### READING PASSAGE
• • •
Wednesday, January 25, 2012

Devilish red


Happy (belated) New Year to everyonexzxzxzxzxzxzxz! Haha. Didn't have anything to blog for these past weeks or so, so yep, i'm here once again to blog or rant or whatever. Photo above was taken yesterday (considering that i'm writing at 12am in the morning) and yes, i'm not wearing a dress or skirt this year. Will post up the rest of my cny pictures soon though we took lesser pictures this year. *sigh* Sis and i both agreed to wear shorts, in this case, high waist shorts for new year since..

a) You can sit more comfortably. Yep, like you don't have any restriction on how you should seat. Since i'm more of a 'rough' person, i tend to sit more comfortably thn i should. (okay, you should know what i mean)

b) When the wind blows, your shorts will still stick to you. So yeah.. it won't fly high, left, right or in any direction you don't want it to. (and it saves so much embarrassment - for me)

c) I CAN PLAY THE PLAYGROUND. YAYYYYYYY. Yessssss, playground!!! Like when i'm visiting my once in a year relatives, there is always a playground for ME to enjoy while waiting for the rest of  the relatives to gather and head straight up to their houses. Although i have to admit that the playgrounds nowadays isn't as fun as those back thn, it's still a playground!

d) I like wearing shorts more thn anything, Haha! Okay, it doesn't sound right but y'know. I don't really wear skirts and dresses, so not my type. Hehe. 
















And yes, these are pictures taken from Bangkok using our camera. As what girls normally do, we shop hence the few pictures. The last picture was some Banana chocolate thingy which looks quite tasty but we din't get it in the end since we all ate coconut ice cream which is soooooooooooooo good. *melts* I'm so lazy to explain the rest of the pictures so yeap, just enjoy looking, hehe. :)
• • •
### SET EXERCISE A
In the blog post, what did the group eat instead of the banana chocolate treat?
The records are unrelated to the blog post.

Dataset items
• • •
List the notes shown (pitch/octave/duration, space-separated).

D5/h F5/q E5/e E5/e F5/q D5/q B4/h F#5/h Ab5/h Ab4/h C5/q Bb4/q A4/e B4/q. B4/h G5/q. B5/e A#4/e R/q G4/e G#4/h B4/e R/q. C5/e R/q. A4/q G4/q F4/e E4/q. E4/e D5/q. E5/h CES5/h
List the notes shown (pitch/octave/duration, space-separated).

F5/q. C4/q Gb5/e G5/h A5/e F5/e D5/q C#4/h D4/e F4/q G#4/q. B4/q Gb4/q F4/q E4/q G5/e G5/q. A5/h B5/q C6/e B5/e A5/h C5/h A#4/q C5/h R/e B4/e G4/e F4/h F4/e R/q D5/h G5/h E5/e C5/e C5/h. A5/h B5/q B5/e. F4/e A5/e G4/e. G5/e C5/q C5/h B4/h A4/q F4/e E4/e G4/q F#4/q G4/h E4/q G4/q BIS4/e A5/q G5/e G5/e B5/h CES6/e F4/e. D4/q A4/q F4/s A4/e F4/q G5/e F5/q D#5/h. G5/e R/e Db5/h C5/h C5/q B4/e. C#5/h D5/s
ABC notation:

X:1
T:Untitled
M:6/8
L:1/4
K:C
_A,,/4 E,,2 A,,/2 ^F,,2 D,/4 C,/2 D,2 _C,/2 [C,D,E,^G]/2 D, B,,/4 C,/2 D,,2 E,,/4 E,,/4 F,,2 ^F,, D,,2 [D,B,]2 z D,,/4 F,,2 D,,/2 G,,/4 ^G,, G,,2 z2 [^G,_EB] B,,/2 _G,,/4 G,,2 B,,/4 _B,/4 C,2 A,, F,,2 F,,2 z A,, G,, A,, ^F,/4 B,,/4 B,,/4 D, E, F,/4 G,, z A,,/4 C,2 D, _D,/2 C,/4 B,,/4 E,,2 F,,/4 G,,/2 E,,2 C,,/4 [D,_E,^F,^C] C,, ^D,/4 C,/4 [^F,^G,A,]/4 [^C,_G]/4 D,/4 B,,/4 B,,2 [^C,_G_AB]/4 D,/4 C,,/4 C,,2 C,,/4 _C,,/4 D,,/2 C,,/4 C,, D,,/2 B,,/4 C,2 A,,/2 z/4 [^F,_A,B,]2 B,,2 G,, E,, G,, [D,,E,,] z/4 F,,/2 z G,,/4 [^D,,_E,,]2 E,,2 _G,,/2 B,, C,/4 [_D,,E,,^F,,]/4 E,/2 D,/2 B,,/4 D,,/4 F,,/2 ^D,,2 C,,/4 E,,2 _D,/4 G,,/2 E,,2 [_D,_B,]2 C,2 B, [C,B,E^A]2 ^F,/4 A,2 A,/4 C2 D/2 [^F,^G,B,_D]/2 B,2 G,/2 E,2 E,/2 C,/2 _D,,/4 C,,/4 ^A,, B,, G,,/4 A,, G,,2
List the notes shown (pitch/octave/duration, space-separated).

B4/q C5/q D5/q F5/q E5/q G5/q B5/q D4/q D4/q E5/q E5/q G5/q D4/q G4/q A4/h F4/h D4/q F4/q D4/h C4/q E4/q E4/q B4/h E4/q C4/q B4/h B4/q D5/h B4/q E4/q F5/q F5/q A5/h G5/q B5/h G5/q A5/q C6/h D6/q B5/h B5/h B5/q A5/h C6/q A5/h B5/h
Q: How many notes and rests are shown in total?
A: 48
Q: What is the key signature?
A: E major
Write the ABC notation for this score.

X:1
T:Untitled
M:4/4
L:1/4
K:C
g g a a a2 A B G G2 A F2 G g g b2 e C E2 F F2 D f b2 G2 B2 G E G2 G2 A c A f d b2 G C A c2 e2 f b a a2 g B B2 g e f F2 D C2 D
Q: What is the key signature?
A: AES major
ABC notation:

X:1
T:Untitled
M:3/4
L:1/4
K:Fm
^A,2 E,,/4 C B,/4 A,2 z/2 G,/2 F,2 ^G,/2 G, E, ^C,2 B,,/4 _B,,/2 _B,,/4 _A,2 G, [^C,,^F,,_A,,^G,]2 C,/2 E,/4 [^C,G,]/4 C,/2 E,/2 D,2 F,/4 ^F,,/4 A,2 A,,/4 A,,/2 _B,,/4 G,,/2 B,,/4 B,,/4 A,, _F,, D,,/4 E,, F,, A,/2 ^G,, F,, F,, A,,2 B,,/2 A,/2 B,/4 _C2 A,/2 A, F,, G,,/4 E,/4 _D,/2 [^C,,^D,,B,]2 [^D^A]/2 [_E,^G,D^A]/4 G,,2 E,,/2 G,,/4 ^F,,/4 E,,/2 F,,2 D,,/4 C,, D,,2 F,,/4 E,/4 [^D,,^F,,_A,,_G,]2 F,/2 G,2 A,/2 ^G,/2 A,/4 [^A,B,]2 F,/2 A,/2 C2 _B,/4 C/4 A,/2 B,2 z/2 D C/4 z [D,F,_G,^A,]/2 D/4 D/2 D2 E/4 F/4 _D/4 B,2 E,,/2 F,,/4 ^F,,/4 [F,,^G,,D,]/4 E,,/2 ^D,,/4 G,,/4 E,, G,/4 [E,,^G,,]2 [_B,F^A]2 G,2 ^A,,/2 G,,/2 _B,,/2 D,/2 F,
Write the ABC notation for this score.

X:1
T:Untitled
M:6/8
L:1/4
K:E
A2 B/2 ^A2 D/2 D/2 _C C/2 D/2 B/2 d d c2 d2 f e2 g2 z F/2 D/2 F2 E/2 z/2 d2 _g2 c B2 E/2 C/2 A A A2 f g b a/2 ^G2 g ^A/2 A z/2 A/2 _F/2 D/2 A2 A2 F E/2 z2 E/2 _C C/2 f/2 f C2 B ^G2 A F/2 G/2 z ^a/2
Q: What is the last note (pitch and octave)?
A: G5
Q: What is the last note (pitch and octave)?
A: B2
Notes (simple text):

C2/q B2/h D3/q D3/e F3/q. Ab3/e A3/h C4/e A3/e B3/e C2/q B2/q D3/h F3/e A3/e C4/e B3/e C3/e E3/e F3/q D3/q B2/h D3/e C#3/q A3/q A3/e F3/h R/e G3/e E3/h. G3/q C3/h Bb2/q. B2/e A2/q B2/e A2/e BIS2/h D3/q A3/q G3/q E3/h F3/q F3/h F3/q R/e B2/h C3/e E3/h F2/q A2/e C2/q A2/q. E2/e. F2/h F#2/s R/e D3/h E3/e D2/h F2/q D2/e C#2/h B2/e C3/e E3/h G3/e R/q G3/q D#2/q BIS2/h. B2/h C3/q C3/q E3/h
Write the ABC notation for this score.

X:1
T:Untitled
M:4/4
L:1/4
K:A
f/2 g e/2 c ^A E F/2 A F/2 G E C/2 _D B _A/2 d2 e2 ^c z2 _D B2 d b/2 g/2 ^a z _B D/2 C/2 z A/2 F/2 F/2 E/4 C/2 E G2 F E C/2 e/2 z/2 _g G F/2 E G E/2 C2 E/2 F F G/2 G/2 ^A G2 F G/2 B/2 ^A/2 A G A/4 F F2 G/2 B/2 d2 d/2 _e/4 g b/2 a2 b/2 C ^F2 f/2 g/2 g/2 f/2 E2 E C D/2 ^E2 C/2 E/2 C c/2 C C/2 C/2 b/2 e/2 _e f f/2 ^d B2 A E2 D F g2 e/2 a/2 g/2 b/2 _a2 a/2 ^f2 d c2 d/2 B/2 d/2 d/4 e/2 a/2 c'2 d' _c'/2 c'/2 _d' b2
• • •
### SET EXERCISE B
Rewrite the records starting at the line that contains "C2/q B2/h D3/q" and ending at the end of the records, changing "Untitled" to "Study" and leaving everything else as it is.

### TASK RESPONSE A
Coconut ice cream.

### TASK RESPONSE B
C2/q B2/h D3/q D3/e F3/q. Ab3/e A3/h C4/e A3/e B3/e C2/q B2/q D3/h F3/e A3/e C4/e B3/e C3/e E3/e F3/q D3/q B2/h D3/e C#3/q A3/q A3/e F3/h R/e G3/e E3/h. G3/q C3/h Bb2/q. B2/e A2/q B2/e A2/e BIS2/h D3/q A3/q G3/q E3/h F3/q F3/h F3/q R/e B2/h C3/e E3/h F2/q A2/e C2/q A2/q. E2/e. F2/h F#2/s R/e D3/h E3/e D2/h F2/q D2/e C#2/h B2/e C3/e E3/h G3/e R/q G3/q D#2/q BIS2/h. B2/h C3/q C3/q E3/h
Write the ABC notation for this score.

X:1
T:Study
M:4/4
L:1/4
K:A
f/2 g e/2 c ^A E F/2 A F/2 G E C/2 _D B _A/2 d2 e2 ^c z2 _D B2 d b/2 g/2 ^a z _B D/2 C/2 z A/2 F/2 F/2 E/4 C/2 E G2 F E C/2 e/2 z/2 _g G F/2 E G E/2 C2 E/2 F F G/2 G/2 ^A G2 F G/2 B/2 ^A/2 A G A/4 F F2 G/2 B/2 d2 d/2 _e/4 g b/2 a2 b/2 C ^F2 f/2 g/2 g/2 f/2 E2 E C D/2 ^E2 C/2 E/2 C c/2 C C/2 C/2 b/2 e/2 _e f f/2 ^d B2 A E2 D F g2 e/2 a/2 g/2 b/2 _a2 a/2 ^f2 d c2 d/2 B/2 d/2 d/4 e/2 a/2 c'2 d' _c'/2 c'/2 _d' b2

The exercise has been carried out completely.